What, however, should be taught under the rubric “conceptual underpinnings of parallel and distributed computing?” Our choices reflect a combination of “persistent truths” and “conceptual flexibility.” In the former camp, one strives to impart: (1) an understanding of how one reasons rigorously about the expenditure of computational resources; (2) an appreciation of fundamental computational limitations that transcend details of particular models. In the latter camp, one needs to expose the student to a variety of “situation-specific” models, with the hope of endowing the student with the ability to generate new models in response to new technologies.

Algorithmic Paradigms: This section acknowledges the folk wisdom that contrasts giving a person a fish and teaching a student how to fish. Algorithmic paradigms lie in the latter camp. We have attempted to enumerate a variety of paradigms whose algorithmic utility has been demonstrated over the course of decades. In some sense, one can view these paradigms as algorithmic analogues of high-level programming languages. The paradigms in our list can be viewed as generating control structures that are readily ported onto a broad range of parallel and distributed computing platforms. Included here are: the well-known divide-and-conquer paradigm that is as useful in the world of sequential computing as in the world of parallel and distributed computing (where it is the basis for the expansive-reductive, or “MapReduce” computations); the series-parallel paradigm that one encounters, e.g., in multi-threaded computing environments; the scan, or, parallel-prefix operator, which simplifies the specification of algorithms for myriad computational problems; and many others.

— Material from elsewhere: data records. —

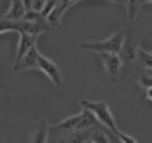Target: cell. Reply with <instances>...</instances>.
Masks as SVG:
<instances>
[{
  "label": "cell",
  "instance_id": "obj_10",
  "mask_svg": "<svg viewBox=\"0 0 152 143\" xmlns=\"http://www.w3.org/2000/svg\"><path fill=\"white\" fill-rule=\"evenodd\" d=\"M26 10L28 9H26V5H24L23 0H10L9 10H7V14L4 17H7V19H23V16H24Z\"/></svg>",
  "mask_w": 152,
  "mask_h": 143
},
{
  "label": "cell",
  "instance_id": "obj_11",
  "mask_svg": "<svg viewBox=\"0 0 152 143\" xmlns=\"http://www.w3.org/2000/svg\"><path fill=\"white\" fill-rule=\"evenodd\" d=\"M126 2V9H128V19L133 21L138 16V10H140V0H124Z\"/></svg>",
  "mask_w": 152,
  "mask_h": 143
},
{
  "label": "cell",
  "instance_id": "obj_2",
  "mask_svg": "<svg viewBox=\"0 0 152 143\" xmlns=\"http://www.w3.org/2000/svg\"><path fill=\"white\" fill-rule=\"evenodd\" d=\"M100 124L88 109L81 107V112L71 115V117H66L62 119L61 123L57 124H52L50 126V133H75V131H81V129H88L92 126H97Z\"/></svg>",
  "mask_w": 152,
  "mask_h": 143
},
{
  "label": "cell",
  "instance_id": "obj_6",
  "mask_svg": "<svg viewBox=\"0 0 152 143\" xmlns=\"http://www.w3.org/2000/svg\"><path fill=\"white\" fill-rule=\"evenodd\" d=\"M38 55H40V50H38L37 43L29 48L28 52L19 59L18 62H14L12 69L18 73V71H29V69H37L38 66Z\"/></svg>",
  "mask_w": 152,
  "mask_h": 143
},
{
  "label": "cell",
  "instance_id": "obj_9",
  "mask_svg": "<svg viewBox=\"0 0 152 143\" xmlns=\"http://www.w3.org/2000/svg\"><path fill=\"white\" fill-rule=\"evenodd\" d=\"M119 55L123 59V62H135V60L138 59V45H135L130 40L124 38L123 47L119 50Z\"/></svg>",
  "mask_w": 152,
  "mask_h": 143
},
{
  "label": "cell",
  "instance_id": "obj_14",
  "mask_svg": "<svg viewBox=\"0 0 152 143\" xmlns=\"http://www.w3.org/2000/svg\"><path fill=\"white\" fill-rule=\"evenodd\" d=\"M143 98H145L147 102H152V86L145 90V97H143Z\"/></svg>",
  "mask_w": 152,
  "mask_h": 143
},
{
  "label": "cell",
  "instance_id": "obj_4",
  "mask_svg": "<svg viewBox=\"0 0 152 143\" xmlns=\"http://www.w3.org/2000/svg\"><path fill=\"white\" fill-rule=\"evenodd\" d=\"M99 57H100L102 64H104L105 73L111 76L113 81H116L118 76H119V73H121V67L124 64L121 55L116 54V52H99Z\"/></svg>",
  "mask_w": 152,
  "mask_h": 143
},
{
  "label": "cell",
  "instance_id": "obj_16",
  "mask_svg": "<svg viewBox=\"0 0 152 143\" xmlns=\"http://www.w3.org/2000/svg\"><path fill=\"white\" fill-rule=\"evenodd\" d=\"M4 142V136H2V134H0V143Z\"/></svg>",
  "mask_w": 152,
  "mask_h": 143
},
{
  "label": "cell",
  "instance_id": "obj_5",
  "mask_svg": "<svg viewBox=\"0 0 152 143\" xmlns=\"http://www.w3.org/2000/svg\"><path fill=\"white\" fill-rule=\"evenodd\" d=\"M37 69L38 71H42V73H43V74H45V76H47L56 86L62 85V74H61V69H59V66H57L52 59H48V57H45L43 54H40V55H38Z\"/></svg>",
  "mask_w": 152,
  "mask_h": 143
},
{
  "label": "cell",
  "instance_id": "obj_7",
  "mask_svg": "<svg viewBox=\"0 0 152 143\" xmlns=\"http://www.w3.org/2000/svg\"><path fill=\"white\" fill-rule=\"evenodd\" d=\"M37 38H38V36H35V35H29V33H19L18 54H16V60H14V62H18L19 59L23 57V55L28 52L29 48L37 43Z\"/></svg>",
  "mask_w": 152,
  "mask_h": 143
},
{
  "label": "cell",
  "instance_id": "obj_3",
  "mask_svg": "<svg viewBox=\"0 0 152 143\" xmlns=\"http://www.w3.org/2000/svg\"><path fill=\"white\" fill-rule=\"evenodd\" d=\"M124 29L121 31H116L113 33L109 38L105 40H99V41H90V43H80V48H85V50H92V52H116L119 54V50L124 43Z\"/></svg>",
  "mask_w": 152,
  "mask_h": 143
},
{
  "label": "cell",
  "instance_id": "obj_8",
  "mask_svg": "<svg viewBox=\"0 0 152 143\" xmlns=\"http://www.w3.org/2000/svg\"><path fill=\"white\" fill-rule=\"evenodd\" d=\"M48 133H50V126H48V121L47 119H40L37 129L33 131L29 142H37V143H45L48 142Z\"/></svg>",
  "mask_w": 152,
  "mask_h": 143
},
{
  "label": "cell",
  "instance_id": "obj_12",
  "mask_svg": "<svg viewBox=\"0 0 152 143\" xmlns=\"http://www.w3.org/2000/svg\"><path fill=\"white\" fill-rule=\"evenodd\" d=\"M138 57L143 60L145 69H152V52H149V50H145L138 45Z\"/></svg>",
  "mask_w": 152,
  "mask_h": 143
},
{
  "label": "cell",
  "instance_id": "obj_1",
  "mask_svg": "<svg viewBox=\"0 0 152 143\" xmlns=\"http://www.w3.org/2000/svg\"><path fill=\"white\" fill-rule=\"evenodd\" d=\"M80 104H81V107L88 109V110L97 117V121L102 124V126L109 128L114 134H118L119 142L137 143V140H135L133 136H128V134H124L123 131H119V128H118V124H116V119H114L113 112H111L109 105L105 104V102H102V100H81Z\"/></svg>",
  "mask_w": 152,
  "mask_h": 143
},
{
  "label": "cell",
  "instance_id": "obj_13",
  "mask_svg": "<svg viewBox=\"0 0 152 143\" xmlns=\"http://www.w3.org/2000/svg\"><path fill=\"white\" fill-rule=\"evenodd\" d=\"M137 83L142 86L143 90H147V88H151L152 86V76H149V74H142V76H138Z\"/></svg>",
  "mask_w": 152,
  "mask_h": 143
},
{
  "label": "cell",
  "instance_id": "obj_15",
  "mask_svg": "<svg viewBox=\"0 0 152 143\" xmlns=\"http://www.w3.org/2000/svg\"><path fill=\"white\" fill-rule=\"evenodd\" d=\"M140 4H151L152 5V0H140Z\"/></svg>",
  "mask_w": 152,
  "mask_h": 143
}]
</instances>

Algorithmic problems: Two genres of specific algorithmic problems play such important roles in a variety of computational situations that we view them as essential to an education about parallel and distributed computing. (1) Several of our entries are auxiliary computations that are useful in a variety of settings. Collective communication primitives are fundamental in myriad applications to the distribution of data and the collection of results. Certain basic functions perform important control tasks, especially as parallel computing incorporates many of the characteristics of distributed computing. The process of leader election endows processors with computationally meaningful names that are useful in initiating and coordinating activities at possibly remote sites. The essential process of termination detection is easy when parallelism is modest and processors are physically proximate, but it is a significant challenge in more general environments. (2) Several of our entries are independent computations that are usually sub-procedures of a broad range of large-scale computations. Sorting and selection are always near the top of everyone’s list of basic computations. Algorithms that operate on graphs and matrices also occur in almost every application area.